--- SOURCE PASSAGE ---
Giorgio Armani, the Italian Designer Who Changed the Shape of Fashion, Has Died

Giorgio Armani, who designed the uniform of aspiration that both defined the 1980s and shaped the course of fashion beyond it, has died, it was announced today. He had turned 91 on July 11. His passing was confirmed by the company.
“With infinite sorrow, the Armani Group announces the passing of its creator, founder, and tireless driving force: Giorgio Armani,” a statement read. “Il Signor Armani, as he was always respectfully and admiringly called by employees and collaborators, passed away peacefully, surrounded by his loved ones. Indefatigable to the end, he worked until his final days, dedicating himself to the company, the collections, and the many ongoing and future projects.”
Unarguably the most successful Italian fashion designer in history, Armani was also its most successful entrepreneur. He was the sole shareholder in his eponymous company, Giorgio Armani S.p.a, whose interests expanded far beyond apparel to encompass hotels, homewares, and even confectionery. The business he began from scratch in 1975, funded with the sale of his Volkswagen Beetle, saw revenues of 2.1 billion euros in 2019 and employs around 8,000 people worldwide. His own personal wealth has been estimated at 11 billion dollars. Remarkably, when he founded his company, Armani was already 40 years old. It would take him only seven years to go from unknown to Time Magazine cover star, which in 1982 represented the apex of cultural recognition.

--- TASK SET ---
**1)** Name the areas beyond apparel that the article on Giorgio Armani says his company's interests grew to include.
**2)** Copy out each line of the records that contains the word "distance", matching case exactly.

--- DATA PROVIDED ---

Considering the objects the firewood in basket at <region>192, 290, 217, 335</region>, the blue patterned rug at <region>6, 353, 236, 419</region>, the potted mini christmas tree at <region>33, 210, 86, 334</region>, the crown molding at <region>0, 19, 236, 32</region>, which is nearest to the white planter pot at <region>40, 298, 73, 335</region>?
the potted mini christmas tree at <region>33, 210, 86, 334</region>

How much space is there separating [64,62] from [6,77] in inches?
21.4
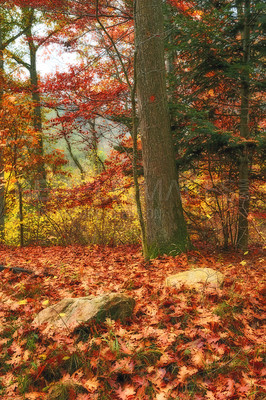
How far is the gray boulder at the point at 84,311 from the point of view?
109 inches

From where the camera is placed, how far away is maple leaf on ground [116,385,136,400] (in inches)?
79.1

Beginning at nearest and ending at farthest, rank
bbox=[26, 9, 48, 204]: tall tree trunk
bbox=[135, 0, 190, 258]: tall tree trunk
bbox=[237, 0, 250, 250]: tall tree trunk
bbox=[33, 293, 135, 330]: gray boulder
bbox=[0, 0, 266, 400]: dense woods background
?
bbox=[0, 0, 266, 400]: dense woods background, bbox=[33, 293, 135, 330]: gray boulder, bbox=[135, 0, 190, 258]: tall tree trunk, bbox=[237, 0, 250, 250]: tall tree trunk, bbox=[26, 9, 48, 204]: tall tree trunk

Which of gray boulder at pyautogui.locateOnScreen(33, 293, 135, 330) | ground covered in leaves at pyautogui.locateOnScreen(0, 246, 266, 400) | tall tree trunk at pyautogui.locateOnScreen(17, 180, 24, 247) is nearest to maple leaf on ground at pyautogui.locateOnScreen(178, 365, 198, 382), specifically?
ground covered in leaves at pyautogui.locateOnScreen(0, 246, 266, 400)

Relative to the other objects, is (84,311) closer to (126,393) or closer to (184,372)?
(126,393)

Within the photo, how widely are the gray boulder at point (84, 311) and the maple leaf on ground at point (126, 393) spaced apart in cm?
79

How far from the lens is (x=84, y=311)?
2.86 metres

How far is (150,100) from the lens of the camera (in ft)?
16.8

==

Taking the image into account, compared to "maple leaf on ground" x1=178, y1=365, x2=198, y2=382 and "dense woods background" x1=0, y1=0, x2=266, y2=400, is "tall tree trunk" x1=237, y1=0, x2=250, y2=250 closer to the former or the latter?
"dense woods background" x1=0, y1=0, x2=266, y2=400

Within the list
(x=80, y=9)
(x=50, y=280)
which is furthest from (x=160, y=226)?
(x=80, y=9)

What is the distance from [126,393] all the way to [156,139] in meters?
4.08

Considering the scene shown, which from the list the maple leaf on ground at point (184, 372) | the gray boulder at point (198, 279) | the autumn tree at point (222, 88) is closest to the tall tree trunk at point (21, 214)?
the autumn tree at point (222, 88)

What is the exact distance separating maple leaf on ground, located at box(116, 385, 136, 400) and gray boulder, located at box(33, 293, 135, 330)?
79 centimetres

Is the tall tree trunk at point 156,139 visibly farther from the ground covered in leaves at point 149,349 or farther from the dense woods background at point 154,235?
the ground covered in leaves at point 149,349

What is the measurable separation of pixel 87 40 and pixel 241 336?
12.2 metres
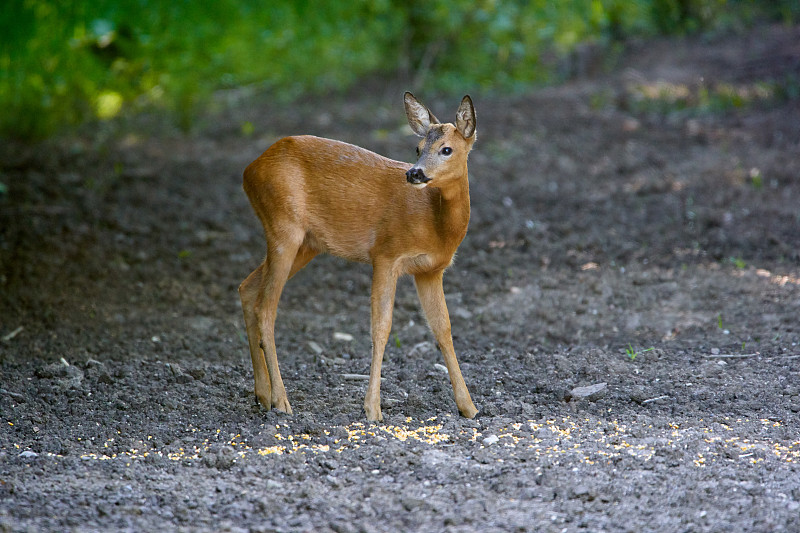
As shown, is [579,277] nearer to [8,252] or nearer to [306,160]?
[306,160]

--- EXPECTED ANSWERS ---
**1)** Hotels, homewares, and confectionery.

**2)**
What is the distance from [126,393] all the way to [156,139] in meters?
What is the exact distance separating maple leaf on ground, located at box(116, 385, 136, 400) and gray boulder, located at box(33, 293, 135, 330)?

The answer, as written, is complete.